_WHAT TO WORK ON_:
1. Transcribe the passage of the article on Little School at Silsang Temple starting at "In his speech" and ending at "heart of nature.", with no changes.
2. Extend the article on Little School at Silsang Temple by writing what comes after its final sentence.

_ARTICLE_:
============
Summer had begun and the rustling green of trees and fields was being complemented by the vibrant red of the World Cup soccer fans.  It was at this time that a small group of people from Yeungnam University traveled to Silsang Temple in the Mount Jiri region, in order to meet the head monk, Ven. Doboep Seunim, and to become acquainted with Little School.  Little School, founded over a year ago, is a small alternative Middle School, offering the first two grades.  It  is part of a broad range of activities connected with the temple.  

 

Little School is only one of various experiments and endeavors centered at Silsangsa, the other main one being a school of Agriculture that gives training in organic and sustainable farming.  The various community-, education- and agricultural-related efforts operate under the umbrella name of "Indramang".  "Indramang" refers to the bejeweled net of the goddess Indra, and it signifies the principle that all things in the universe are interrelated; all existing phenomena depend on and interact with each other.  Each jewel of the net of the universe reflects all others.  

 

In our conversation with Doboep Seunim, it came out very clearly that the non-observance of this natural law of interdependence ("everything is connected") on the part of human beings has brought great stress on the environment as well as on the human being.  

 

"We cannot exist alone", stresses Doboep Seunim.  "We must cultivate a feeling of gratefulness for all things."  Doboep Seunim is not alone in his understanding that it is our feeling of separateness from nature and from other human beings which, coupled with greed and lack of gratefulness and wonder, is causing the devastating aggression against nature as well as against each other.  A total turn-about in our way of thinking, feeling and acting is necessary.

 

In his speech and action, Doboep Seunim, who is the central inspiration for the temple, the Little School and the farming and cooperative projects, exemplifies both the simplicity and profundity of the truths embedded in the Buddhist teachings and philosophy.

 

"Realization grows like a tree" is written on the front page of Little School's monthly bulletin.  Realization means self-realization and the working through illusions - the numerous illusions that take us away from the 'real', and that separate us from each other and from other forms of life.  

 

In our conversations with Lee Koung Jae, the head teacher of Little School, Mr. Lee stressed that education is a developmental process for both the children and the teachers.  So that realization may grow naturally as a tree, it seems very apt that this school is located in the heart of nature.

 

There are various things that distinguish this process-oriented education from the goal-oriented 'normal' public school education in our stressful urban environments.  First of all, after the walk through the countryside from the small dwellings that are rented by the school for teachers and students in a nearby village, the school day begins with a meditation period.  Secondly, the children work from three to four hours each week doing agricultural work.  The school has is own vegetable garden tended by students and teachers.  They also participate occasionally in the farming connected to the temple and farm school.  In this way they not only experience the growth of plants from the sowing of the seeds to the flowering and fruit- or grain-bearing stage; but they also learn to "cultivate patience", as pointed out by Lee Kyoung Jae.  

Other work with hands such as woodwork, dying cloth with natural dye from plants, and cooking is also part of the Little School's activities.  Working with their hands and with physical 'things', enables students to have time to think about themselves and others; or to literally 'get in touch' with themselves and the world.  Preparing food as well as eating the noonday meal in the temple's cafeteria, also allows them to appreciate what the earth gives so generously and not to waste its gifts as well as the gift of labor from human hands.  It is an attitude of mind that is cultivated not by words only but by actual doing.
============
_MATERIAL PROVIDED_:
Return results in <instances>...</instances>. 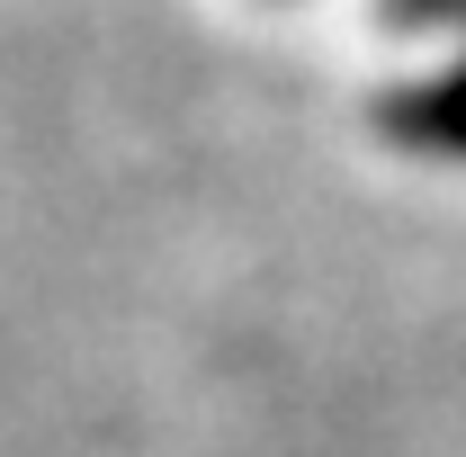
============
_ANSWERS FOR THE EXERCISE_:
1.
In his speech and action, Doboep Seunim, who is the central inspiration for the temple, the Little School and the farming and cooperative projects, exemplifies both the simplicity and profundity of the truths embedded in the Buddhist teachings and philosophy.

 

"Realization grows like a tree" is written on the front page of Little School's monthly bulletin.  Realization means self-realization and the working through illusions - the numerous illusions that take us away from the 'real', and that separate us from each other and from other forms of life.  

 

In our conversations with Lee Koung Jae, the head teacher of Little School, Mr. Lee stressed that education is a developmental process for both the children and the teachers.  So that realization may grow naturally as a tree, it seems very apt that this school is located in the heart of nature.

2.
 

Of course the children also study the conventional school subjects but the process of study is different.  They have a degree of freedom to choose, select, change and contribute to the materials and themes of the teaching-learning process; and are also urged to criticize their teachers.  In other worlds, structure, although it certainly exists,  is not rigidly imposed from without, but is created by all and is in flux, in process, as is life itself.

 

This makes some very severe demands on the creativity of the teachers.  For they must be the role models who can adjust and change in the process of development as well as give the amount of structure necessary.  They foster the students' independence in life and studies - independence with responsibility to the community life in which they share.  Other important qualities fostered at the school are broadmindedness and the ability to motivate themselves to study without 'being told to'.

 

The teachers who share small homes with small groups of students, cannot separate their role of teacher from their personal lives.  They are simultaneously teaching and developing themselves as they meet the many challenges, both happy and sorrowful ones, that accompany this way of life.  Their very small salary is hardly an incentive for this challenging work which allows children to develop their inner potentials in a natural way. This means that their real incentive comes from their devotion to the practice of the ideals that inspire the life at Little School.  Getting rid of 'ego' or selfishness as well as seeking their own change through study and practice is part of their struggle.

 

It was Doboep Seunim's original plan to begin this school.  However his present role regarding the school is one that also fosters the school's searching for its own way.  He makes suggestions regarding the direction for the various community endeavors, which include the ecological one, but he does not 'control' any one of them.  In fact, as one of the teachers mentioned to me-they themselves must go through the difficulties of finding the right path for the school which is in the experimental stage.  That path is constantly in the making.

 

Little School, composed of trailers gaily painted by the children themselves, is at present very small as its name indicates, with about twenty students attending.  They are receiving an invaluable life experience which enables them to have a broad worldview and to experience the balance between self and others, between human beings and nature in a dynamic, living way.  They learn while doing.  The light in their eyes, the fun and gleam of childhood, is not destroyed by a rigid school system that overburdens children by excess of intellect and an exaggerated struggle of competition.  On the contrary, it is enhanced by their daily exploration into self, others, nature and study as a single unified process.  

In this way, yes, realization may grow like a tree¡¦ .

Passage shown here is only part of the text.